EXERCISE
Copy out all of the entries exactly as they appear.

========

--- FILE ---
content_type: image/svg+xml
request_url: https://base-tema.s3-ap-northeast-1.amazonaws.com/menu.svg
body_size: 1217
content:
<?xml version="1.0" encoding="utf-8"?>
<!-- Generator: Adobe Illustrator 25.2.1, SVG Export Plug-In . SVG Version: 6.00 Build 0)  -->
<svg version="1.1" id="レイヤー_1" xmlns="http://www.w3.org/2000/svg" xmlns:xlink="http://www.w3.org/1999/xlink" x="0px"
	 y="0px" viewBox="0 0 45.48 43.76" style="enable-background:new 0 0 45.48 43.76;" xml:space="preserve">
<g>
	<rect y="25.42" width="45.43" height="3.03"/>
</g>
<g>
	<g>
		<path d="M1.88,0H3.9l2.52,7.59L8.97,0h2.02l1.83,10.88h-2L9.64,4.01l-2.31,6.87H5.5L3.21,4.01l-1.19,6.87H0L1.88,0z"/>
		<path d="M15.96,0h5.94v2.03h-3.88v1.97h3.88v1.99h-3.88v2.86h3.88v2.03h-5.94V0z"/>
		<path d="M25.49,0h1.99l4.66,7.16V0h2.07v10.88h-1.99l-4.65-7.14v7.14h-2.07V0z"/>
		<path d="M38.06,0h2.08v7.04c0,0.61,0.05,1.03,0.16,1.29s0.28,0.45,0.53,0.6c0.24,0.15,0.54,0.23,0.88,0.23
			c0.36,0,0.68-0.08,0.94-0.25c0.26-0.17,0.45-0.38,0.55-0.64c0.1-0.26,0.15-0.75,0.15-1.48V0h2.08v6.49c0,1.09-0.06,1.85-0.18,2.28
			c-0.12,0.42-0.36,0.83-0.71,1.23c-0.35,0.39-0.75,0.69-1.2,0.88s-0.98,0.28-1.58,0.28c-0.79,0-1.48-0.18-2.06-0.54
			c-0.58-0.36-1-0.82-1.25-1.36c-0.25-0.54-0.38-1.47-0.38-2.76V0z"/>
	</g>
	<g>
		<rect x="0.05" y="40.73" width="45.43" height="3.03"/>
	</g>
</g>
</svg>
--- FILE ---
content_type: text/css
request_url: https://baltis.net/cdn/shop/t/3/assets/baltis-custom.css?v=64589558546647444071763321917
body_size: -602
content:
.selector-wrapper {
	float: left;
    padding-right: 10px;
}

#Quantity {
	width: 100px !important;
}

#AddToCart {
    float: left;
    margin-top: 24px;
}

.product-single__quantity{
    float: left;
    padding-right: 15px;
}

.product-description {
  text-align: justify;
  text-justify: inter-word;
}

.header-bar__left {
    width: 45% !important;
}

========

RESULT OF THIS TASK
--- FILE ---
content_type: image/svg+xml
request_url: https://base-tema.s3-ap-northeast-1.amazonaws.com/menu.svg
body_size: 1217
content:
<?xml version="1.0" encoding="utf-8"?>
<!-- Generator: Adobe Illustrator 25.2.1, SVG Export Plug-In . SVG Version: 6.00 Build 0)  -->
<svg version="1.1" id="レイヤー_1" xmlns="http://www.w3.org/2000/svg" xmlns:xlink="http://www.w3.org/1999/xlink" x="0px"
	 y="0px" viewBox="0 0 45.48 43.76" style="enable-background:new 0 0 45.48 43.76;" xml:space="preserve">
<g>
	<rect y="25.42" width="45.43" height="3.03"/>
</g>
<g>
	<g>
		<path d="M1.88,0H3.9l2.52,7.59L8.97,0h2.02l1.83,10.88h-2L9.64,4.01l-2.31,6.87H5.5L3.21,4.01l-1.19,6.87H0L1.88,0z"/>
		<path d="M15.96,0h5.94v2.03h-3.88v1.97h3.88v1.99h-3.88v2.86h3.88v2.03h-5.94V0z"/>
		<path d="M25.49,0h1.99l4.66,7.16V0h2.07v10.88h-1.99l-4.65-7.14v7.14h-2.07V0z"/>
		<path d="M38.06,0h2.08v7.04c0,0.61,0.05,1.03,0.16,1.29s0.28,0.45,0.53,0.6c0.24,0.15,0.54,0.23,0.88,0.23
			c0.36,0,0.68-0.08,0.94-0.25c0.26-0.17,0.45-0.38,0.55-0.64c0.1-0.26,0.15-0.75,0.15-1.48V0h2.08v6.49c0,1.09-0.06,1.85-0.18,2.28
			c-0.12,0.42-0.36,0.83-0.71,1.23c-0.35,0.39-0.75,0.69-1.2,0.88s-0.98,0.28-1.58,0.28c-0.79,0-1.48-0.18-2.06-0.54
			c-0.58-0.36-1-0.82-1.25-1.36c-0.25-0.54-0.38-1.47-0.38-2.76V0z"/>
	</g>
	<g>
		<rect x="0.05" y="40.73" width="45.43" height="3.03"/>
	</g>
</g>
</svg>
--- FILE ---
content_type: text/css
request_url: https://baltis.net/cdn/shop/t/3/assets/baltis-custom.css?v=64589558546647444071763321917
body_size: -602
content:
.selector-wrapper {
	float: left;
    padding-right: 10px;
}

#Quantity {
	width: 100px !important;
}

#AddToCart {
    float: left;
    margin-top: 24px;
}

.product-single__quantity{
    float: left;
    padding-right: 15px;
}

.product-description {
  text-align: justify;
  text-justify: inter-word;
}

.header-bar__left {
    width: 45% !important;
}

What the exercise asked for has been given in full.